Remember that in purposeful communication, our goals are to learn about ourselves, each other, and the world around us. These goals are what guided this multi-day activity.
Anne Marie Chase (Senora Chase) has a great lesson about Picture Talks/PQAs involving students and their pets, along with a Google Slide in different languages which you can download. I implemented this and then extended it into purposeful communication.
Day 1
- Assignment - students filled out the Latin Google Slide as an assignment on Google Classroom. Each student was assigned just one slide to fill out, instead of a class slide which everyone filled out.
- I picked slides to project and did a few Picture Talks with students about their pet(s). The slide has all of the language/established meaning there on it. I only spent out 10 minutes/day on this.
- A way to extend the activity and to bring up past knowledge is to ask students about earlier slides from days past: "Who has a cat named Mr. Whiskers?" "Who wants a small lion?" etc.
- This is something which I learned from Bill Van Patten and then saw demonstrated again at this past ACTFL. After the last round of Picture Talks on Day 4, I then projected the following slide (CFA is the Latin abbreviation for the United States of America - Civitates Foederatae Americae):
- Using the chart, I began asking in Latin: "In America, what animals do most Americans have? In America, what animals do fewest Americans have?" From there, I began asking individual students in Latin, "Do you have a fish? Do you have a reptile?” to see if their pet reflected the chart.
- I then asked students to raise their hands when asked in Latin “Who has a dog?” “Who has a cat?” Draw attention that the class most likely reflects America in respect to pets: “Most students also have a dog. Fewest students have a bird or reptile." This took about 10 minutes.
- Students actually want to talk about their pets, so a personalized Picture Talk is a great way for students to learn about each other.

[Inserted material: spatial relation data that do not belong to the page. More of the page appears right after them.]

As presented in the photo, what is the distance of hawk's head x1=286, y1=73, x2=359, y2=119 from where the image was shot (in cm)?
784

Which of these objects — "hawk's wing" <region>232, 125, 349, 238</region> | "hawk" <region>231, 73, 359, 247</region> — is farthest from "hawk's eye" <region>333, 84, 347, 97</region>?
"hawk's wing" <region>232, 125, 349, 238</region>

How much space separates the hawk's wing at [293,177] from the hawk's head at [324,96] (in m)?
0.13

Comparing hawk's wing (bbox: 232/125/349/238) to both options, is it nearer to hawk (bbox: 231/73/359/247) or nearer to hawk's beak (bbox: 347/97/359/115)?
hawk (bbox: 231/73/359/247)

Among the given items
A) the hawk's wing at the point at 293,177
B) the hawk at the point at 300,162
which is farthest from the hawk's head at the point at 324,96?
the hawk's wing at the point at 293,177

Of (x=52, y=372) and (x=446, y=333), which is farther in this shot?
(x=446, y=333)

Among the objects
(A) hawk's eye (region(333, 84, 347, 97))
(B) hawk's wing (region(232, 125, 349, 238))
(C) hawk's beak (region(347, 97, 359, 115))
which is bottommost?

- It is a very easy, comprehensible activity to do with level 1 students.
- If possible, consider creating a slide of your own and talking about your pet(s) you have or want. I do not have a pet but I am 100% a dog guy! Let students learn about you!
- Extending this communication to learning about the world around them and then comparing it to students' own lives is not that difficult and is rather a natural extension.